Personally I don't have a problem servicing the vast majority of my own gear. There are however, bits of my own gear I won't touch, for example my regulator.
Simple parts like a drysuit dump valve can be taken apart by the dumbest of people and put back together again. then there are more compliated valves like the spring loaded dump valves on a BCD (not the main dump valve, but the other ones) which someone with a bit of mechanical skill can service quite easily.
In other walks of life people service other safety critical devices, for example changeing car break cylinders (I have changes master cylinders, wheel cylinders, serviced servo's and made brake pipes), why not do the same with diving gear?
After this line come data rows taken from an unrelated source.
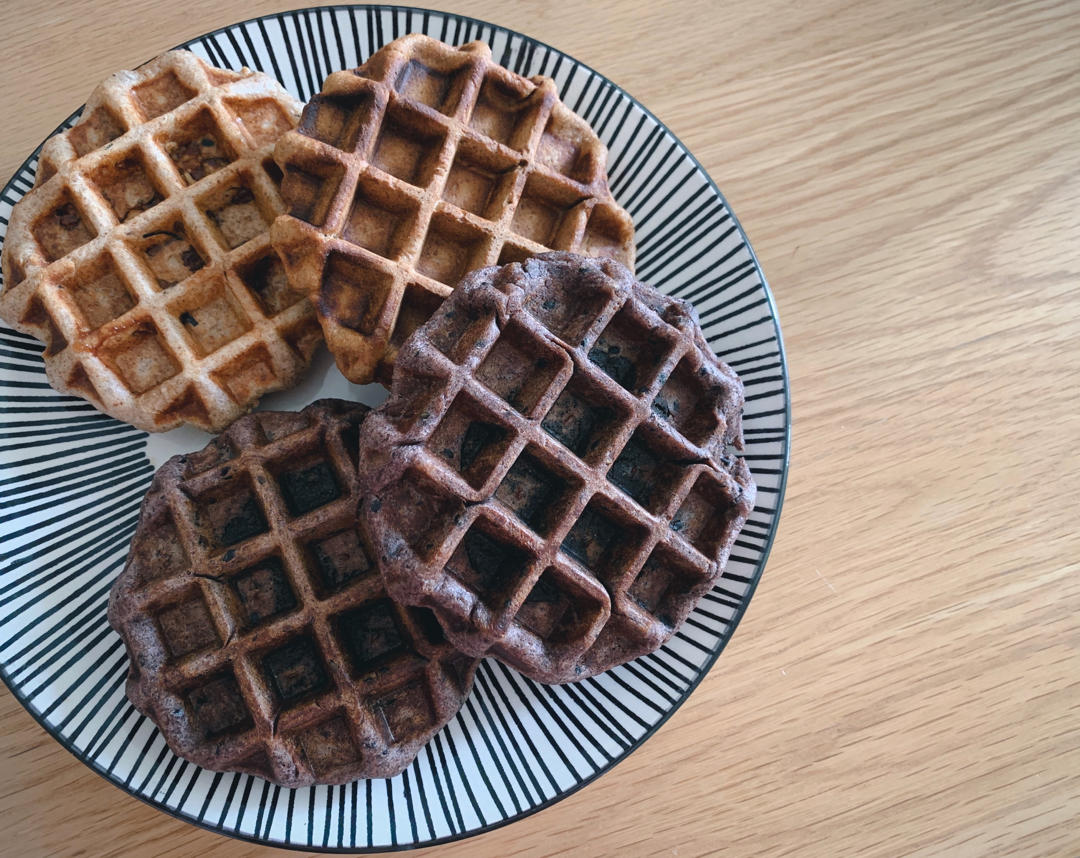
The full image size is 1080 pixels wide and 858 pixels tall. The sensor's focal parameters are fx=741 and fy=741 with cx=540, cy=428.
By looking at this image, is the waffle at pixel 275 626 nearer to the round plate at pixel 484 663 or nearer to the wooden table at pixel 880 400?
the round plate at pixel 484 663

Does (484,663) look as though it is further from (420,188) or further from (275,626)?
(420,188)

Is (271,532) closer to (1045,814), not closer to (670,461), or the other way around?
(670,461)

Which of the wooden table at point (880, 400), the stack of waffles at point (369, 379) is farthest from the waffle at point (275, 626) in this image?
the wooden table at point (880, 400)

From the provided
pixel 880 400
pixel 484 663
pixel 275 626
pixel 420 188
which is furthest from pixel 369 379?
pixel 880 400

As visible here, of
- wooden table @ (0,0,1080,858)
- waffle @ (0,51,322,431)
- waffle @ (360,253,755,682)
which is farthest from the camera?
wooden table @ (0,0,1080,858)

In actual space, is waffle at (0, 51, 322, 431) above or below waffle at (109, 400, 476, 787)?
above

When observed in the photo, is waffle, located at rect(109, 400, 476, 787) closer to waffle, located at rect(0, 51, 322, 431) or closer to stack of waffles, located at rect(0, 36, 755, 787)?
stack of waffles, located at rect(0, 36, 755, 787)

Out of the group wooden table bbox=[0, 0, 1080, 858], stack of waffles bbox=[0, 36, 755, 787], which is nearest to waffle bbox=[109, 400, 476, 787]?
stack of waffles bbox=[0, 36, 755, 787]
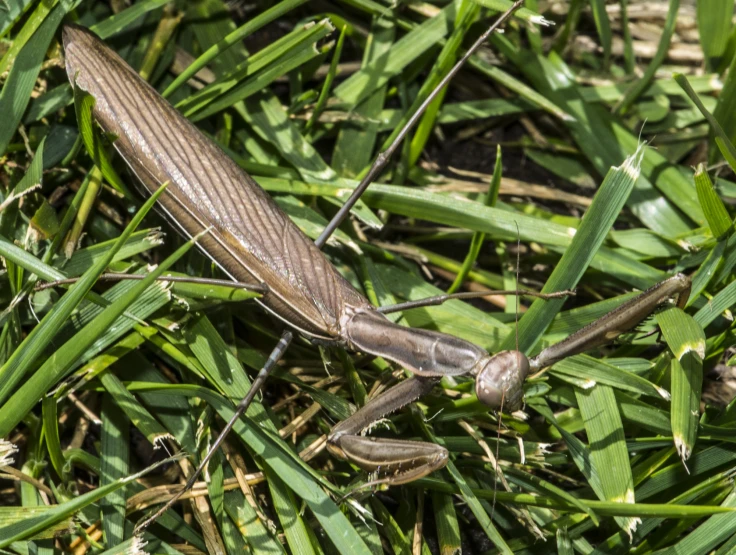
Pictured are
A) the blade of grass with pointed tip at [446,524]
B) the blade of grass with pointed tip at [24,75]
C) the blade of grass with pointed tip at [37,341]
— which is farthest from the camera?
the blade of grass with pointed tip at [24,75]

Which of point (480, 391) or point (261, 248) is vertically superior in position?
point (261, 248)

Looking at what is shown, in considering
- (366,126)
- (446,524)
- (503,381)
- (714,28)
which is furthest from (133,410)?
(714,28)

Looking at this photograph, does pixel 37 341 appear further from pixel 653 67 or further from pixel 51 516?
pixel 653 67

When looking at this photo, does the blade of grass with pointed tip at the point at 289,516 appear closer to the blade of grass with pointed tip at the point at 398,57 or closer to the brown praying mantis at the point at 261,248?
the brown praying mantis at the point at 261,248

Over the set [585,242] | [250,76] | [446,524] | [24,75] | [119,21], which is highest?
[119,21]

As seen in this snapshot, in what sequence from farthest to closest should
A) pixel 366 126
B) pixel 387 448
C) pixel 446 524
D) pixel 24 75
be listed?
pixel 366 126 → pixel 24 75 → pixel 446 524 → pixel 387 448

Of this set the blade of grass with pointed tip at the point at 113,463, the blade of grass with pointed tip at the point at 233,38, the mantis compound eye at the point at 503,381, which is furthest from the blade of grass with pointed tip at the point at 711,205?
the blade of grass with pointed tip at the point at 113,463
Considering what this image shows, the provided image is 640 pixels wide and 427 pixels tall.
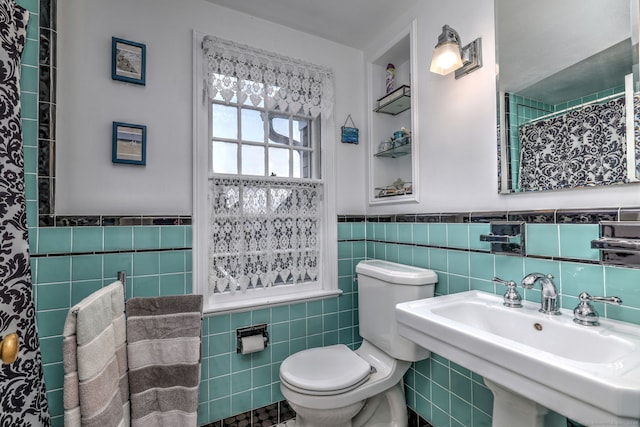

After all, you are endangering other peoples lives playing with your car breaks, and with diving gear, only with yourown life.
It comes down to skill, and also wether you trust your life to what you have done.
Life support equipment (for me) is a no-no, back to the dealer it goes.
Semi-citical bits (BCD emergency dump valves etc..) I am happy to do myself.
Non safety critical bits will probably get taken apart for the hellof it to see how they work.
As to wether servicing is a rip off, that just depends on how much you value having you gear looked at by some-one that is reasonably confident and competent.
For some confident and competent people, it is not worth the money as they can do the job just as well.
A good analogy for a lot of the engineers that take their own gear apart is 'would you expect bill gates to take his diving computer back to have the battery changed, if it was possible to do it himself?'
The answer to this is that he would almost definitely have the thing apart himself to look at it as he is king geek.